You know. They advertise on the Sunday morning talk shows

GE's tax return is the largest the IRS deals with each year--some 24,000 pages if printed out. Its annual report filed with the Securities and Exchange Commission weighs in at more than 700 pages.

Inside you'll find that GE in effect consists of two divisions: General Electric Capital and everything else. The everything else--maker of engines, power plants, TV shows and the like--would have paid a 22% tax rate if it was a standalone company.
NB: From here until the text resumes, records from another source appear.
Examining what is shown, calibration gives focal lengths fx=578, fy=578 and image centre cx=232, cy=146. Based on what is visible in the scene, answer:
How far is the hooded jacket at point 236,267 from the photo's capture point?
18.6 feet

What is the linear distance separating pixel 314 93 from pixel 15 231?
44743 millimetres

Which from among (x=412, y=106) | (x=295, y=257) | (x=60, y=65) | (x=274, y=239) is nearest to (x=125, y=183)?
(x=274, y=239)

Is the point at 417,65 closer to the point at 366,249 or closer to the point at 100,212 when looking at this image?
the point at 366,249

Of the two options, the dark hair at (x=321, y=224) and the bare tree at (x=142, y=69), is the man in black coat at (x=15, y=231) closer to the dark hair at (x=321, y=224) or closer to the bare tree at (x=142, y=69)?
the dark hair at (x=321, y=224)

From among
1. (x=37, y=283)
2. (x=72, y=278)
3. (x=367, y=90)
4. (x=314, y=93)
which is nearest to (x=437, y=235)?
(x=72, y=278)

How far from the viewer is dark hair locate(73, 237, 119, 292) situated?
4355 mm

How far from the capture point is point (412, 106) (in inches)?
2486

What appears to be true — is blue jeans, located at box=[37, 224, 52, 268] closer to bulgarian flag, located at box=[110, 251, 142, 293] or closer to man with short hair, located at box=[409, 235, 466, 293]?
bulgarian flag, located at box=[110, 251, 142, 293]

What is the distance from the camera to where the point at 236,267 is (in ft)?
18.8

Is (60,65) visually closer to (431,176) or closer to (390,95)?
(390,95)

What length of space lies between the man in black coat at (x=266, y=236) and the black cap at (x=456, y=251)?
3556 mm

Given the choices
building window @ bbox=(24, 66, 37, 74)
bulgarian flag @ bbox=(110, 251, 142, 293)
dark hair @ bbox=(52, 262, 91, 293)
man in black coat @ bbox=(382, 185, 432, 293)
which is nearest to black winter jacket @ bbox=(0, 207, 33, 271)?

It's GE Capital that keeps the overall tax bill so low. Over the last two years, GE Capital has displayed an uncanny ability to lose lots of money in the U.S. (posting a $6.5 billion loss in 2009), and make lots of money overseas (a $4.3 billion gain). Not only do the U.S. losses balance out the overseas gains, but GE can defer taxes on that overseas income indefinitely....

...it's the tax benefit of overseas operations that is the biggest reason why multinationals end up with lower tax rates than the rest of us....

As a result, figures tax economist Martin Sullivan, companies are keeping some $28 billion a year out of the clutches of the U.S. Treasury by engaging in so-called transfer pricing arrangements, where, say, Microsoft's ( MSFT - news - people ) overseas subsidiaries license software to its U.S. parent company in return for handsome royalties (that get taxed at those lower overseas rates).

Congress is in charge of the tax code. What GE gets away with is Congress's doing.